An online search will quickly discover a good number of learned publications that appear to answer this question with a resounding ‘no’. The majority maintain that a vast initial mass of tens of thousands of tonnes would be required for a football-sized chunk to reach ground level. But is this necessarily the case? The assumption is that frictional ablation would melt away most of the object’s mass, but this ignores certain factors:
1) Objects entering the atmosphere from deep space may hit the Earth head-on, at a combined velocity of 220,000kph or more. But equally, they may ‘creep up’ on the Earth from behind, with a closing velocity of just a few thousand kph, reducing frictional heating by a huge amount
2) Our putative ice meteor would be at a temperature just a few degrees above absolute zero (-273 degrees C) Whilst the outer layers would indeed become extremely hot, they would slough off like the heat shield of a re-entering Apollo spacecraft, taking heat energy with them.
Moreover, like the tiles on the five Shuttle Orbiters, ice is a pretty poor conductor of heat, so that the interior could be expected to survive better than, say, a piece of rock or iron.
Assuming, then, that some of the ice that falls from the sky may indeed originate in space, two questions immediately occur:
Where would ice meteorites originate?

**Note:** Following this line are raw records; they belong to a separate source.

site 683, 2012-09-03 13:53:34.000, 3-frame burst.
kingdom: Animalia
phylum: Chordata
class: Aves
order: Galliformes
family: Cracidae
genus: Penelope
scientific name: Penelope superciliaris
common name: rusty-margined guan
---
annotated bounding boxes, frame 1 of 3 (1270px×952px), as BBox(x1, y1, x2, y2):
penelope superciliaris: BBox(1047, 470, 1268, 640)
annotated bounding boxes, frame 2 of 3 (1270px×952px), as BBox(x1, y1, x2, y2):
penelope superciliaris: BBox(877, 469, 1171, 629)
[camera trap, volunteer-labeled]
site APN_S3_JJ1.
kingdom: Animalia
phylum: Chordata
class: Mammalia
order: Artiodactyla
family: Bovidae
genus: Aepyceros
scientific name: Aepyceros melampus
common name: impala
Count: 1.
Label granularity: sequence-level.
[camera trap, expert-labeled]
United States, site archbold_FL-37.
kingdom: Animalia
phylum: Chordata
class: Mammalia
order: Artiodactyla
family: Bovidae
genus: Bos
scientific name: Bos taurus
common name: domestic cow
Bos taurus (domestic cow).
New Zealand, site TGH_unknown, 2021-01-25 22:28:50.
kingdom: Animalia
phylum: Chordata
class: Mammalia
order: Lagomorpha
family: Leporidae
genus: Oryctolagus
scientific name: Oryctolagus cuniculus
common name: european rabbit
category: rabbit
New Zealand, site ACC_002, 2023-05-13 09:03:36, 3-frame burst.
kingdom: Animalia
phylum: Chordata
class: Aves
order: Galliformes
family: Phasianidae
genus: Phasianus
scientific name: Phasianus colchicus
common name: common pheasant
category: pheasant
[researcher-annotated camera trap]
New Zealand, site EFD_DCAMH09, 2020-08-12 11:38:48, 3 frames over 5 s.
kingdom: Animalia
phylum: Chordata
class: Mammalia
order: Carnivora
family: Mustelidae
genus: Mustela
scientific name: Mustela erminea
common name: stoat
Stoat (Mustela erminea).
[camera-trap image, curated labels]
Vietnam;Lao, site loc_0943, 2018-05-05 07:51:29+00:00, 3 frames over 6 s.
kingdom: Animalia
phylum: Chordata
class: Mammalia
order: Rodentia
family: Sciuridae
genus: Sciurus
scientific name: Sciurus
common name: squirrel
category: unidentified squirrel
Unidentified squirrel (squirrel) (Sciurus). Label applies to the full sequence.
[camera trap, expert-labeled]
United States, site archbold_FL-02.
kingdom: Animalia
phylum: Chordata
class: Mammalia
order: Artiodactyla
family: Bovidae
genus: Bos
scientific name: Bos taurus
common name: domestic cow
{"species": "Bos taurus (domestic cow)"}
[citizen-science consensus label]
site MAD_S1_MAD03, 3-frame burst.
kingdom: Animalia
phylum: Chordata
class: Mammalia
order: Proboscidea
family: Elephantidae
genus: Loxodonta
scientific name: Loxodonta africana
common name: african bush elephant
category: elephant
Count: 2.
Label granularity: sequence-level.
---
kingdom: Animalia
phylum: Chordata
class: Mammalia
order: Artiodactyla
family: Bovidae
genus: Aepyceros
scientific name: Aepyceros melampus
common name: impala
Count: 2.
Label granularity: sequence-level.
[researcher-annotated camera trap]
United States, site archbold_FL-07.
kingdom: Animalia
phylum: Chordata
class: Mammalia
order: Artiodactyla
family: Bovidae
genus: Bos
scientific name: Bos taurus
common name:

The Solar System is full of water-ice: billions of tons make up most of the mass of each of the trillions of comets in the Oort Cloud and Kuyper Belt.
Additionally, the Asteroid Main Belt must hold thousands of captured objects from these remote regions: these, we know, are
occasionally deflected into the inner Solar System.
I have written elsewhere that it is my belief that the majority of large craters on the inner planets and their satellites are the result of cometary (rather than asteroidal) impacts:
certainly, recent research has shown that to be the case with the Gilf-el-Kebir in Egypt:
How could we prove an extraterrestrial origin?
The relative concentrations of two isotopes of oxygen (17O, and 18O ) is used to assign an origin to planetary and asteroidal
meteorites. Cometary water should display relative oxygen isotope concentrations different to that of terrestrial water.
At the time of writing, just a few megacryometeors have been tested: these have all had terrestrial ROICs. But the samples tested were just a tiny fraction of the numbers that fall on the Earth: it is unscientific to discount the possibility of ice
meteorites on such a small sample. Should a sample be found to have an exotic ROIC, it could then be examined for evidence of presolar grains, interplanetary dust and regalith fragments it had picked up during its wanderings in space.
In conclusion, I suggest there is a high probability that chunks of cometary ice do reach the Earth’s surface from time to time:
I have written this article in the hope that not all astronomers will continue to dismiss a possible extraterrestrial origin for these.